James Boswell was born in a house in Blair's Land, Parliament Close, near St Giles' Cathedral in the old Town of Edinburgh. This was the Edinburgh house of his parents, Alexander Boswell, 8th Laird of Auchinleck and his wife Euphemia Erskine, Lady Auchinleck. The Boswells maintained their Edinburgh house to allow Boswell's father to carry out his role as a high court judge. Boswell's mother was descended from a minor branch of Scottish royalty. The family estate was at Auchinleck in Ayrshire.
Boswell's childhood was not a happy one: he wrote later of his mother's suffocating Calvinism and his father's coldness. At the age of 13, he was sent to study law at Edinburgh University, and at 19 was moved by his father to study under Adam Smith at Glasgow University: apparently because his father wanted to split up a relationship Boswell had formed with an actress.
In 1762 Boswell obtained his father's permission to go to London to try to obtain an army commission. He failed, but stayed in a city he saw as offering a far more attractive lifestyle than staid and stuffy Edinburgh. In May 1763 Boswell met Samuel Johnson, one of England's greatest literary figures, and the two struck up an immediate and lasting friendship. In August 1763, Boswell departed for Holland to study law, returning to Britain only in February 1766 having travelled as far afield as Rome and Corsica.

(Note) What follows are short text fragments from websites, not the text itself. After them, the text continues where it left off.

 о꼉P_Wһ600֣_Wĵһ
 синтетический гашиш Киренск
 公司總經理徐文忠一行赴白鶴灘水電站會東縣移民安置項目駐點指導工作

He returned in the company of Jean-Jacques Rousseau's mistress. Shortly afterwards he returned to Edinburgh to take his final law exam, and set up practice as an advocate.

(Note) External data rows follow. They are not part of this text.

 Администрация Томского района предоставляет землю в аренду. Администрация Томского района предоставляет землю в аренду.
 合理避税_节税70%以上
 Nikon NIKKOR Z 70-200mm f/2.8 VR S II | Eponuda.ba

Boswell married his cousin, Margaret Montgomerie, in November 1769. He published successful accounts of his European travels, but was much less successful as an advocate. Each year Boswell would return to the bright lights of London for a month to stay with Samuel Johnson, and the two would travel extensively together.
In 1773, Boswell and Johnson set out to travel the Highlands and Islands of Scotland. This led to the publication in 1775 by Johnson of his A Journey to the Western Islands of Scotland. Boswell's own book of the journey, A Journal of a Tour to the Hebrides was published in 1786 as a precursor to his The Life of Samuel Johnson, L.L.D.

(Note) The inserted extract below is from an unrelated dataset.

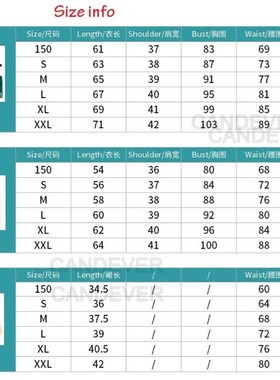 速发Chiaki agapl tu D iaropa 2 bapa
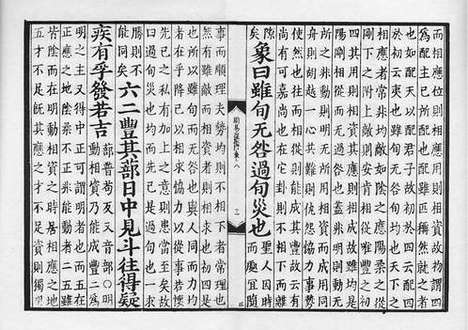 《伊川程先生周易经传》元刻本_卷七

After Johnson died in 1784, Boswell moved to London to try his hand as a barrister there. He was, if anything, even less successful there than he had been practising law in Scotland. He also tried, and failed, to gain the support necessary to become an MP. He spent the latter part of the 1780s writing his biography of Samuel Johnson, all the time increasingly suffering from addictions to alcohol, gambling and prostitutes. When Boswell died in 1795 he left behind him one of the greatest works of English Literature, a long-suffering wife, and five surviving children.
In the 1920s a huge cache of Boswell's private papers was discovered at Malahide Castle, north of Dublin, and purchased by American collector Ralph H. Isham. These have since passed to Yale University and as a result Boswell's life is perhaps one of the best documented of his age.